Reproduce the lines below from the one that contains "scientific name: Bos taurus" through the end, inclusive, and add nothing.

*** Opening of RECORD SET ***

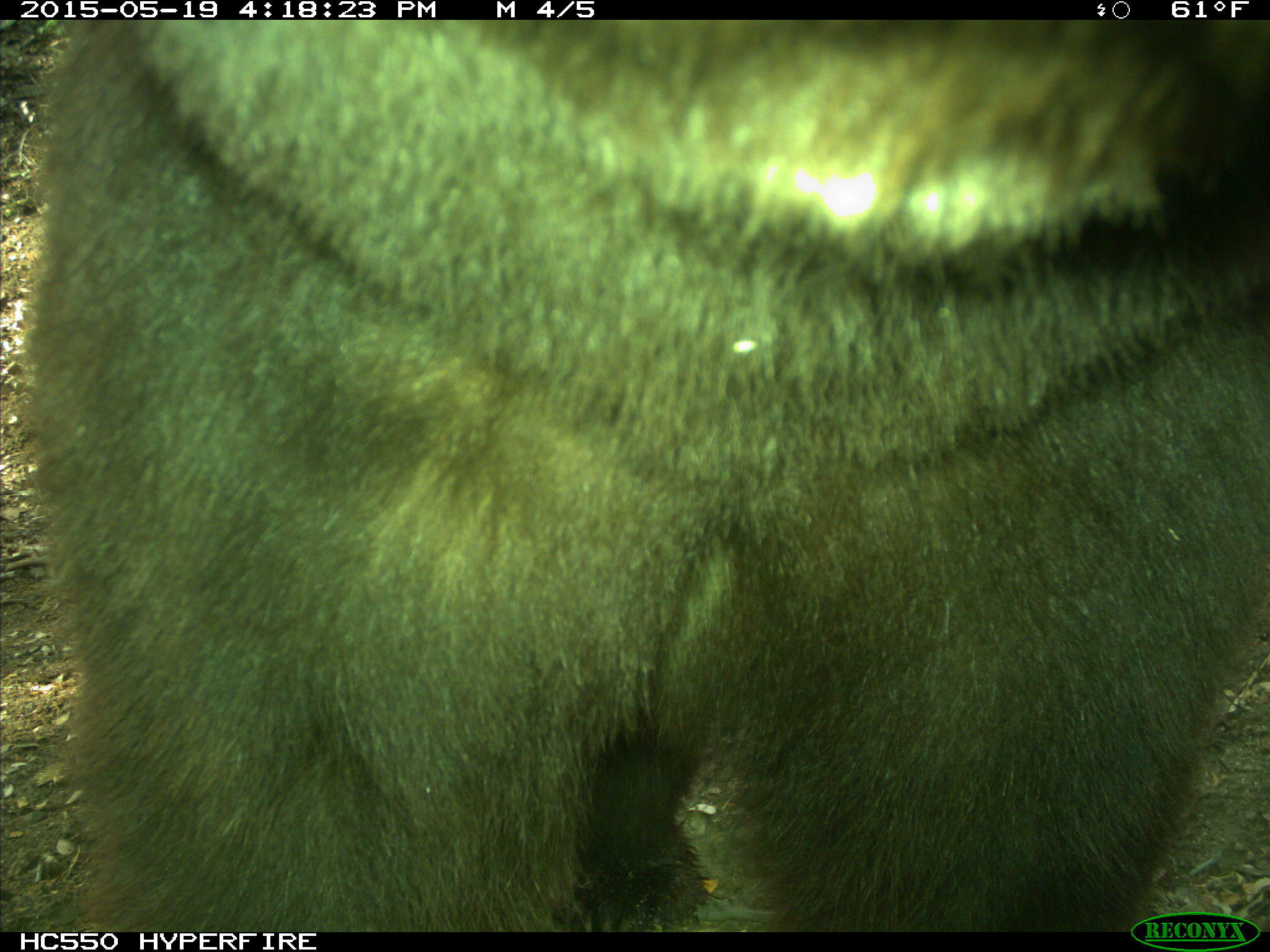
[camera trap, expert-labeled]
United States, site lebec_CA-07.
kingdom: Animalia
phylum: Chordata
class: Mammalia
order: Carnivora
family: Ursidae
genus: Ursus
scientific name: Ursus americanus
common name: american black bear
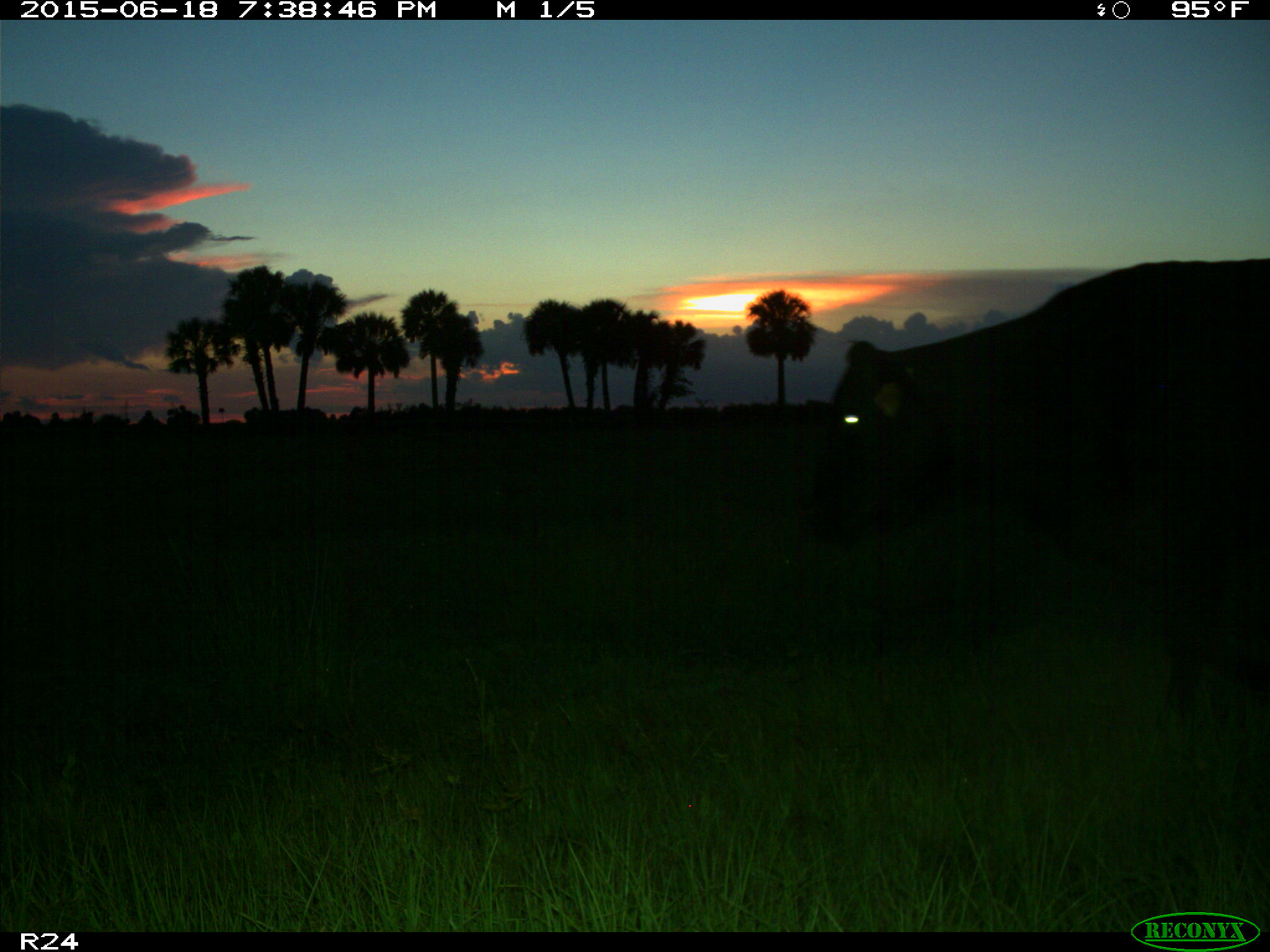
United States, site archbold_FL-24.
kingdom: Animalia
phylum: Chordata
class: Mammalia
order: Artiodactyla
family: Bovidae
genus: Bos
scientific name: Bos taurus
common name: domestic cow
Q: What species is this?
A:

*** Close of RECORD SET ***

» **WRITTEN SOLUTION**
scientific name: Bos taurus
common name: domestic cow
Q: What species is this?
A:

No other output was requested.